Thomas Westley (born 13 March 1989) is an English professional cricketer who has played Test cricket for the England cricket team. He is a top order right-handed batsman who occasionally bowls offbreaks and has played first-class cricket for Essex County Cricket Club since 2006. He began his cricket career at Weston Colville Cricket Club in Cambridgeshire.

==Early life and education==
Westley was born on 13 March 1989 in Cambridge. He was educated at Linton Village College, Hills Road Sixth Form College and studied at Durham University.

==County career==
Westley's Essex career began in the 2004 Second XI Championship where he played his debut match as a 15-year-old against a Middlesex side captained by then 51-year-old ex-Test cricketer John Emburey. Westley continued to play occasionally throughout 2004 and 2005, also two matches in the Minor Counties Championship for Cambridgeshire in 2005.

2006 saw Westley make his first List A match appearance, against a team of Sri Lankans, as well as gaining a place in the first team for the 2007 season. In September 2009 Westley scored his first century for the first team reaching 132 against Derbyshire.

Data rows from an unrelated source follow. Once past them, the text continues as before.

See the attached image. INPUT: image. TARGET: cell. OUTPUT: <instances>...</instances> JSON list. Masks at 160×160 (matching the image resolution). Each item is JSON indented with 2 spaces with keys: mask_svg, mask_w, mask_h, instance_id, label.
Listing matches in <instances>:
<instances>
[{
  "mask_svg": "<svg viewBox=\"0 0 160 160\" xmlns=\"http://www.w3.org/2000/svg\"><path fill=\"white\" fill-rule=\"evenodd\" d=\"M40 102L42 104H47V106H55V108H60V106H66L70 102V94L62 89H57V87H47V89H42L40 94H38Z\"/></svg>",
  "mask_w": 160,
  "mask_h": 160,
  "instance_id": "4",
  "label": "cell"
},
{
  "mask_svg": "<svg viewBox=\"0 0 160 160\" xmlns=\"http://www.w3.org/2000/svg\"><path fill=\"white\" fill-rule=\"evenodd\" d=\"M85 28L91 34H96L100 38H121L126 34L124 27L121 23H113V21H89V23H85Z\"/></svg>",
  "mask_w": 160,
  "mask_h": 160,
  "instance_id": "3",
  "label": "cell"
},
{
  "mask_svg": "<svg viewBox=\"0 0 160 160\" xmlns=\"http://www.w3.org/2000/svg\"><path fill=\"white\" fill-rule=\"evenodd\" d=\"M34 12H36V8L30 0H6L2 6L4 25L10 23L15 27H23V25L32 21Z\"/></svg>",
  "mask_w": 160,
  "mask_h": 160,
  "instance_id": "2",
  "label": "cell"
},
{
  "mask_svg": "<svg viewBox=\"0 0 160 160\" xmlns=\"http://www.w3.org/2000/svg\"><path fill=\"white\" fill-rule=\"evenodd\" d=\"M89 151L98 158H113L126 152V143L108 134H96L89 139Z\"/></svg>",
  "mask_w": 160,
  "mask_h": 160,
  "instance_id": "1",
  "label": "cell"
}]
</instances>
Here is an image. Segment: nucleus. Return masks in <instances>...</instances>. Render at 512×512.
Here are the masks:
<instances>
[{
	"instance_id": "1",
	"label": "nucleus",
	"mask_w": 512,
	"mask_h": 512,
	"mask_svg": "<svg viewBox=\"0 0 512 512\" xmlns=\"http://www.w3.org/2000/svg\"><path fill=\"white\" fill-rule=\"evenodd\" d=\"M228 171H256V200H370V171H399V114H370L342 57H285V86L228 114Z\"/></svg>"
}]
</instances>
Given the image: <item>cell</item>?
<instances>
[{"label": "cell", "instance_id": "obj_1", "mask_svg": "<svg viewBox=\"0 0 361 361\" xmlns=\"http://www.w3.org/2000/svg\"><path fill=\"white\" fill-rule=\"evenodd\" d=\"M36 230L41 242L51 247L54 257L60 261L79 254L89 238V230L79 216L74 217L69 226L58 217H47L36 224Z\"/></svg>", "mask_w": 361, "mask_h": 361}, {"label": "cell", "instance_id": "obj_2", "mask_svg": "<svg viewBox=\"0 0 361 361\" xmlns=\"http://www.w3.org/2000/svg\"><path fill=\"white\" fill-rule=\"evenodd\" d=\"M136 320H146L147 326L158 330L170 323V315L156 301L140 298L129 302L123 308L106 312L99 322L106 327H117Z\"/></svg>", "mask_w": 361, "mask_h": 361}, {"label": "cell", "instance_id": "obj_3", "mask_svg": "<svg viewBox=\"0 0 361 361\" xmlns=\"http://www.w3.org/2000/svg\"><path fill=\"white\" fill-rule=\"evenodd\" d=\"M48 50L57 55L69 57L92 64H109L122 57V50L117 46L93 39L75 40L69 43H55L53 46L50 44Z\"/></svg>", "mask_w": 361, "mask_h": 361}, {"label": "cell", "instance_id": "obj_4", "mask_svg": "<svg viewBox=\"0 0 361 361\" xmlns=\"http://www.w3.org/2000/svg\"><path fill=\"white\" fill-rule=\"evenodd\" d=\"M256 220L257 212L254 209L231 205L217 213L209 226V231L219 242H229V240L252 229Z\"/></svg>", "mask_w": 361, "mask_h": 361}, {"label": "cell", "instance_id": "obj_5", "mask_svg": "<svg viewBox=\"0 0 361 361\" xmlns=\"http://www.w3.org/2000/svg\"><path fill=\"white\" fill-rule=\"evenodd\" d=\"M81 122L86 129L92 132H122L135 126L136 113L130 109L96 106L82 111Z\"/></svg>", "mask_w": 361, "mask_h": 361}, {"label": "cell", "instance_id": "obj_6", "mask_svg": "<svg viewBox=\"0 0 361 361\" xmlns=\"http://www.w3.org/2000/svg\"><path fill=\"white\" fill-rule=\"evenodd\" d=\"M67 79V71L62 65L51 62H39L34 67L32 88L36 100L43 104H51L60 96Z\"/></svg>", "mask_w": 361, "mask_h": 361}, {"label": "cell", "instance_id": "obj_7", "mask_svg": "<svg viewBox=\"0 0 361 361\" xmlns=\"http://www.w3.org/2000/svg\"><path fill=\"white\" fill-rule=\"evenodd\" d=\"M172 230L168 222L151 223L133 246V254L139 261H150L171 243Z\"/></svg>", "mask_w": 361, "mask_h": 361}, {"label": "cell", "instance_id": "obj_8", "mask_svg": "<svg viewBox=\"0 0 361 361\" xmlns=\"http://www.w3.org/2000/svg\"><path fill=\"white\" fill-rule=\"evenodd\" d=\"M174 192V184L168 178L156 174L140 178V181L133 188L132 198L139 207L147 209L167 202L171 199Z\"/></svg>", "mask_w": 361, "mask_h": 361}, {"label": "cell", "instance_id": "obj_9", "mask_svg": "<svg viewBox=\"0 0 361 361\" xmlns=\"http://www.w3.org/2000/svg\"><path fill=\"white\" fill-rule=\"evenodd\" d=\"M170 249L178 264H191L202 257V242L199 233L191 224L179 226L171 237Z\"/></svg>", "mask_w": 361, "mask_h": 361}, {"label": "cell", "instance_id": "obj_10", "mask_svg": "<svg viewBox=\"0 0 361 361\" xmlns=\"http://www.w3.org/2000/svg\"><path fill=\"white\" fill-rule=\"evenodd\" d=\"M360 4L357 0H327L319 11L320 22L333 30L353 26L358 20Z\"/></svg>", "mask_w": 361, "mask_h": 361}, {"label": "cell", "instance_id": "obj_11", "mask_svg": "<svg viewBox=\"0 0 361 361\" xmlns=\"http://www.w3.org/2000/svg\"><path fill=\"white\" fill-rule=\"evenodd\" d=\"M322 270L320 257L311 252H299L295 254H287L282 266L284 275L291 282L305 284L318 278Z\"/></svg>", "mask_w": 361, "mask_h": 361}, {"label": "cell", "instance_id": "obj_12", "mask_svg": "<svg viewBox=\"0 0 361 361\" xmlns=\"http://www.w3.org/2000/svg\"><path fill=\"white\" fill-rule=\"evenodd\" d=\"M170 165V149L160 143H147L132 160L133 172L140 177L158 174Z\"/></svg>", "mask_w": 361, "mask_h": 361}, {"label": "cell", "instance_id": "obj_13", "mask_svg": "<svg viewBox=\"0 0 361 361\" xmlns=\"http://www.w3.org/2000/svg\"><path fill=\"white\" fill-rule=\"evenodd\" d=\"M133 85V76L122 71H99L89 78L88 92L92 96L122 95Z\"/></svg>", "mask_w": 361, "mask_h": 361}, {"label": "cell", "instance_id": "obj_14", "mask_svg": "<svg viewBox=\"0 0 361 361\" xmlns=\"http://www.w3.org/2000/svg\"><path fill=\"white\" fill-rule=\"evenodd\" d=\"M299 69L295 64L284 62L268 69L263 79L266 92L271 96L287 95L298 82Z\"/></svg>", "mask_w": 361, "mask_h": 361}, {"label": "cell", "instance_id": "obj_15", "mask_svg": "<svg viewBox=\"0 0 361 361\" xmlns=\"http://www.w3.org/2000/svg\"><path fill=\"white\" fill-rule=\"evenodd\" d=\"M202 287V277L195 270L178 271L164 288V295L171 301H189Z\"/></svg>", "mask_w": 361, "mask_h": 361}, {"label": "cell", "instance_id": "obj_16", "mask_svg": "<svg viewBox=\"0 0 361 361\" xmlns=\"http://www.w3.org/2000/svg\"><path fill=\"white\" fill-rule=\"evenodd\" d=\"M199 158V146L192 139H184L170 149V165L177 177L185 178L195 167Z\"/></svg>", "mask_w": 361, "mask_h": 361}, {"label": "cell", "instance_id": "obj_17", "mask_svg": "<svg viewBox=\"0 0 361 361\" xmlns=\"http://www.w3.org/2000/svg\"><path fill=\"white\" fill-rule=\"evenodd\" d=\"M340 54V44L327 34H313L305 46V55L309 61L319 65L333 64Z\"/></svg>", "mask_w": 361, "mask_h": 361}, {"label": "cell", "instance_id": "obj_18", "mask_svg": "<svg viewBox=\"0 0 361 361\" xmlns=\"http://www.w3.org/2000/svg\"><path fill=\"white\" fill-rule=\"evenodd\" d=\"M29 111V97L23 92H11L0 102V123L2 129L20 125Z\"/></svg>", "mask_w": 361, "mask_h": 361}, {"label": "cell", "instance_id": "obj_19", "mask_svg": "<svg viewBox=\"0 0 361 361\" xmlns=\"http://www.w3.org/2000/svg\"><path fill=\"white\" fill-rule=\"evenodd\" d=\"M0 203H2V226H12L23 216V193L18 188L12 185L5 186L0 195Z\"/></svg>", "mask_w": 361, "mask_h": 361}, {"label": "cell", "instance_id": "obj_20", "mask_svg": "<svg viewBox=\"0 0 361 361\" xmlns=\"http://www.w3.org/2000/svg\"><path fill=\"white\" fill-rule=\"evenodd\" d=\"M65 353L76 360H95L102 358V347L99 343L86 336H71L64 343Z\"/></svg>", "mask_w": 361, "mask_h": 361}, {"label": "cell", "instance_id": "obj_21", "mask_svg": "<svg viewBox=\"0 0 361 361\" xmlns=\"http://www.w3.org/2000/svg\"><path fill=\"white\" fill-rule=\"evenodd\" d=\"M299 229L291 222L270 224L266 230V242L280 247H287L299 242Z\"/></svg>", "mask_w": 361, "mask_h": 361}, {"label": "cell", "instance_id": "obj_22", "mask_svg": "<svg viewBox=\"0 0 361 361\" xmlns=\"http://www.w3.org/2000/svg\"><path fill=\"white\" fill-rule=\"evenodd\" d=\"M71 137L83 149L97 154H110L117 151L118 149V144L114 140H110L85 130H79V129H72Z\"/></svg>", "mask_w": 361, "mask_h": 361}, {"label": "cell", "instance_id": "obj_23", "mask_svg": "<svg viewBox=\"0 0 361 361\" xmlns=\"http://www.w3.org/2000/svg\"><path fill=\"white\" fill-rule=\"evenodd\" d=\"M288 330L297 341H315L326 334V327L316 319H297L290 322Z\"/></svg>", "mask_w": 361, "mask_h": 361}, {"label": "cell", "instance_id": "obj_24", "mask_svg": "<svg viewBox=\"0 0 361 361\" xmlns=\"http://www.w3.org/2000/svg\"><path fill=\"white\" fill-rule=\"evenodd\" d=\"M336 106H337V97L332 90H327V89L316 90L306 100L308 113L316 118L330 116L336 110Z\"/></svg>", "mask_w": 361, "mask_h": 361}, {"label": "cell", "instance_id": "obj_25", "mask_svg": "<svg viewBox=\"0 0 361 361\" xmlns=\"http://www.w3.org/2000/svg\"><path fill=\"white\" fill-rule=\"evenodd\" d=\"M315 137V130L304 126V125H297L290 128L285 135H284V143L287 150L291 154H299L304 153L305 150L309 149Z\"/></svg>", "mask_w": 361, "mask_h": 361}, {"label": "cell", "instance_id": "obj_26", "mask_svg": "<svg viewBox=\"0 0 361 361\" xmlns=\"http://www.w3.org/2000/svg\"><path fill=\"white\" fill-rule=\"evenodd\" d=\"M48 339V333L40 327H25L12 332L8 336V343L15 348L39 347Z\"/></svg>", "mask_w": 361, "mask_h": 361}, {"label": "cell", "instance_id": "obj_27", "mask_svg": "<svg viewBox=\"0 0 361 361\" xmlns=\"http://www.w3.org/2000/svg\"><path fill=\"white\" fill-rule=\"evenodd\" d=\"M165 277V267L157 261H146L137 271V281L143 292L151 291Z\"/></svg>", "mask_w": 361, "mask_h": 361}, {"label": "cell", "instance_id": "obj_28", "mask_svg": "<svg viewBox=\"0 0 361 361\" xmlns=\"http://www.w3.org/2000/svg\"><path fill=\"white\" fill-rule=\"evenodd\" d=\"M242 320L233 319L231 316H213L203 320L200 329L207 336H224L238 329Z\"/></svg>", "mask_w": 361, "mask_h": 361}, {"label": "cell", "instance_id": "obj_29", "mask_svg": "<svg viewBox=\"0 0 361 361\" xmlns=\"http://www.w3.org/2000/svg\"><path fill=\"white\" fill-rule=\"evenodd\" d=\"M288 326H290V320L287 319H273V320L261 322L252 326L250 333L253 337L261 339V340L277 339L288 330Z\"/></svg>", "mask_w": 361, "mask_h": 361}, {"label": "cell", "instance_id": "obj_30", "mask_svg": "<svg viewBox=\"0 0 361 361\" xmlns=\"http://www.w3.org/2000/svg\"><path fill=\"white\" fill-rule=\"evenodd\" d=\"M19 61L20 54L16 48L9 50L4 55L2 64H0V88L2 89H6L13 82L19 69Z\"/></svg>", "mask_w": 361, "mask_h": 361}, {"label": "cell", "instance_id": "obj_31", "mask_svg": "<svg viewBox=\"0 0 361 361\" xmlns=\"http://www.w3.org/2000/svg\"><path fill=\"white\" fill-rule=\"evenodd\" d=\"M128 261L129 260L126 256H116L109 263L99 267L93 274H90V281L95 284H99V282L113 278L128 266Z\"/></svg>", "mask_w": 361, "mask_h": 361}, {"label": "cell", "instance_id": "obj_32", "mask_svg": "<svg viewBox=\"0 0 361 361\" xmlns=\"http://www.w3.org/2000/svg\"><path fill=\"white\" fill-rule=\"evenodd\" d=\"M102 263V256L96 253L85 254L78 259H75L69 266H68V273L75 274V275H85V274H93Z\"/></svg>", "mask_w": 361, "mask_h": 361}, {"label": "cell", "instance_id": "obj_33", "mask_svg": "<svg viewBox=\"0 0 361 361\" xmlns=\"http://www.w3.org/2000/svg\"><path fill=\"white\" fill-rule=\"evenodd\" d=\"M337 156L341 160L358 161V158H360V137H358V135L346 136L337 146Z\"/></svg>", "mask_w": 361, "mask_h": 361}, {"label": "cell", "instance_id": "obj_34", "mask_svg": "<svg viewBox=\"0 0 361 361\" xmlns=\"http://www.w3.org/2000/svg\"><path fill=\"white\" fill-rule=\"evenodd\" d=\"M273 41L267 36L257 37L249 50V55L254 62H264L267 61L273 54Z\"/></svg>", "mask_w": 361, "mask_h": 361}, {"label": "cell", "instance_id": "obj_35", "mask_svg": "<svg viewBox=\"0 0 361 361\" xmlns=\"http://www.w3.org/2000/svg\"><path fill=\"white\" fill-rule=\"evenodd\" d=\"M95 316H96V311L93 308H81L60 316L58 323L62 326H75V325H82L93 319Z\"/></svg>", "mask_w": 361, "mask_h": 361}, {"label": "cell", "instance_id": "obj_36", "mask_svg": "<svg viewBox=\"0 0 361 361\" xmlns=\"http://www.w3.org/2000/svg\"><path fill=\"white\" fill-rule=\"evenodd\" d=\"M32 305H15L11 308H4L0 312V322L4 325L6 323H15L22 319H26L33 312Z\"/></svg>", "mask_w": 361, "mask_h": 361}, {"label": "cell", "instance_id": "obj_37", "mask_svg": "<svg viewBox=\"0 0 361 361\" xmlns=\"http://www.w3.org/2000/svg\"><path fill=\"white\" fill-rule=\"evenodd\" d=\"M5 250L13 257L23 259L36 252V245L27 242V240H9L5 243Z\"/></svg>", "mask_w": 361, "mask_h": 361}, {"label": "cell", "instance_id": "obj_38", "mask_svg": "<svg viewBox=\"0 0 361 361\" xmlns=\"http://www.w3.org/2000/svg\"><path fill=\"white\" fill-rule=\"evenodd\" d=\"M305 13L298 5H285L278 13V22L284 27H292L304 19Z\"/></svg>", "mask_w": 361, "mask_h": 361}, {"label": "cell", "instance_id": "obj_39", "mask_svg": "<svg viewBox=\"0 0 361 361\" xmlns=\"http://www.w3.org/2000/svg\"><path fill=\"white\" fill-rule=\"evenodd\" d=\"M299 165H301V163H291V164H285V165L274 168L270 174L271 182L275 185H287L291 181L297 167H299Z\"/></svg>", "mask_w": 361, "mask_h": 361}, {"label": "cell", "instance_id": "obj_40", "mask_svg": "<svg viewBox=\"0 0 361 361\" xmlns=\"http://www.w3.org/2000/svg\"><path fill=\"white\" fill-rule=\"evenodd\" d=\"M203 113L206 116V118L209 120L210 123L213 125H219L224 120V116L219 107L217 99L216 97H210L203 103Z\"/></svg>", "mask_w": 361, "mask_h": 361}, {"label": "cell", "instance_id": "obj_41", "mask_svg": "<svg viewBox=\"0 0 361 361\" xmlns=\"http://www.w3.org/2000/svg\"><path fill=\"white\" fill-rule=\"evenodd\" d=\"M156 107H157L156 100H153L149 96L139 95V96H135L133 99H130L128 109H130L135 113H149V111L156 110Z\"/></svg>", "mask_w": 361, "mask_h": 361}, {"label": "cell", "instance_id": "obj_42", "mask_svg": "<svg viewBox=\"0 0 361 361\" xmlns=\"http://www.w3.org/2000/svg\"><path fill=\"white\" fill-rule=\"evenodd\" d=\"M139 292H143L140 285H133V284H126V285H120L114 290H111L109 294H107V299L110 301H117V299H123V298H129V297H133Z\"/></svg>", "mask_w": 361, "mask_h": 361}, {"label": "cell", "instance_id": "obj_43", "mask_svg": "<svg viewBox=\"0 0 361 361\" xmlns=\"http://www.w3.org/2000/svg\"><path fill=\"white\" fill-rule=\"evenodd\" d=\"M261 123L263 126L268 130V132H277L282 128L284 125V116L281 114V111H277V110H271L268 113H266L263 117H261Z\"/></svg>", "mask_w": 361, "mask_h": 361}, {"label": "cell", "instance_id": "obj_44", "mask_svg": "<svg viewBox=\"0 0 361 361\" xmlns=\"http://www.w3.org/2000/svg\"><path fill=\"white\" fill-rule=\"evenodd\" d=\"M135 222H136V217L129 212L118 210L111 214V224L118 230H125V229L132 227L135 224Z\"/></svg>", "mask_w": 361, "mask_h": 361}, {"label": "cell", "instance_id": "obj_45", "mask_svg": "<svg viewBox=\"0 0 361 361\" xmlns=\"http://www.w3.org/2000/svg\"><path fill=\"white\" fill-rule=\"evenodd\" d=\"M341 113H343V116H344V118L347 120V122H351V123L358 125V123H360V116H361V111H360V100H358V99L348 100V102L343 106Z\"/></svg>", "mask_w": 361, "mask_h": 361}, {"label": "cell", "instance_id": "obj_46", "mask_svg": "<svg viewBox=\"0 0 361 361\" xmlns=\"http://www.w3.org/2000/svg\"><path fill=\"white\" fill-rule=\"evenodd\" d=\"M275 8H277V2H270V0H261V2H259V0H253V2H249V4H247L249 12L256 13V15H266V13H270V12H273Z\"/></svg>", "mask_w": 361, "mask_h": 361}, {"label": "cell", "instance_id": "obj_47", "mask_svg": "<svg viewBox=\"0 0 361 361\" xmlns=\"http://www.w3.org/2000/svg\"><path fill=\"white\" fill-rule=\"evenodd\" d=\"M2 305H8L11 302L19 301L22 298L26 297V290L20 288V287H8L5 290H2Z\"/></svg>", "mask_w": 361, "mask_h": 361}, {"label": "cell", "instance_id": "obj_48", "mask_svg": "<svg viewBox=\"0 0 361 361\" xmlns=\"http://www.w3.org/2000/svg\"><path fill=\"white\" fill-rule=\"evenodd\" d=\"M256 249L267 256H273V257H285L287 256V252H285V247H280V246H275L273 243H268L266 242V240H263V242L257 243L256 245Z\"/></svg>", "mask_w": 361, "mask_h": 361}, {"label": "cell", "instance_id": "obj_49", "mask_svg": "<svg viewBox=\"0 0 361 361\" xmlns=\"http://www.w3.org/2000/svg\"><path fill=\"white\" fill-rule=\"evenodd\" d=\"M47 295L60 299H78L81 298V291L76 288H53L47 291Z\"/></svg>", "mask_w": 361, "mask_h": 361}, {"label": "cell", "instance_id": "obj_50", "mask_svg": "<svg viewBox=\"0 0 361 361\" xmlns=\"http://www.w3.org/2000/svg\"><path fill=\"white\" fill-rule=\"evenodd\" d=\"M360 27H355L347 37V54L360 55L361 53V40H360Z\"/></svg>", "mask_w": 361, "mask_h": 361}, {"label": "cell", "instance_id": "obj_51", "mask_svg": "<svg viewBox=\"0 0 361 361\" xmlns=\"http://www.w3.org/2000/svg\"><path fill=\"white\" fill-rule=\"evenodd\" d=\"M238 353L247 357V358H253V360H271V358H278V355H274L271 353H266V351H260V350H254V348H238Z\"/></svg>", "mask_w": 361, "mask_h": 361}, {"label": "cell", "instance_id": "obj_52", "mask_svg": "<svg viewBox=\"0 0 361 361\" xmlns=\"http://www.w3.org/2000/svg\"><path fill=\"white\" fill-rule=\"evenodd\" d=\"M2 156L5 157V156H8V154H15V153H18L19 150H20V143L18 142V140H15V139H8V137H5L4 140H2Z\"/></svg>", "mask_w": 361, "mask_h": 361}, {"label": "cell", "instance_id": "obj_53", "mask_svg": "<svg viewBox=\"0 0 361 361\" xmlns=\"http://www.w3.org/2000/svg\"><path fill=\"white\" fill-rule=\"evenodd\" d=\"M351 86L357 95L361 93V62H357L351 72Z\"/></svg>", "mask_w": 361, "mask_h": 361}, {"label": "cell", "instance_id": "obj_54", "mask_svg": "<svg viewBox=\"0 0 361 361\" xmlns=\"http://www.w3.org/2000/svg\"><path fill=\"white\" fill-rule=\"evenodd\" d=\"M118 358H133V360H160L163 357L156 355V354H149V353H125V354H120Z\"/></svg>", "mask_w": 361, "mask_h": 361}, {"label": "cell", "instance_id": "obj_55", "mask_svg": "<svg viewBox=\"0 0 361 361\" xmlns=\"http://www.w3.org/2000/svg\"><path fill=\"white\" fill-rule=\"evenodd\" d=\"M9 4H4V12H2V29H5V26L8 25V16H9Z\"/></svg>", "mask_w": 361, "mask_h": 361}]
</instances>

Westley has also played for MCC and captained the Durham MCC University side in games against county sides and against other university sides. When he is not needed by Essex, he plays in the East Anglian Premier Cricket League for Mildenhall Cricket Club, as well as playing for Radwinter Bowls Club.

==International career==
After playing for the England Under-19 cricket team, including at the 2008 ICC Under-19 Cricket World Cup in Malaysia, Westley was added to England's Test squad ahead of the third Test against South Africa in July 2017 batting third as a replacement for the injured Gary Ballance. He made his Test debut at The Oval on 27 July 2017, scoring 25 runs in the first innings and 59 in the second, as England won by 239 runs.

Westley was again selected to bat third in the fourth Test and for all three of England's Test matches against the West Indies played in August and September 2017. A series of low scores meant that he dropped out of the side after the end of the 2017 English summer.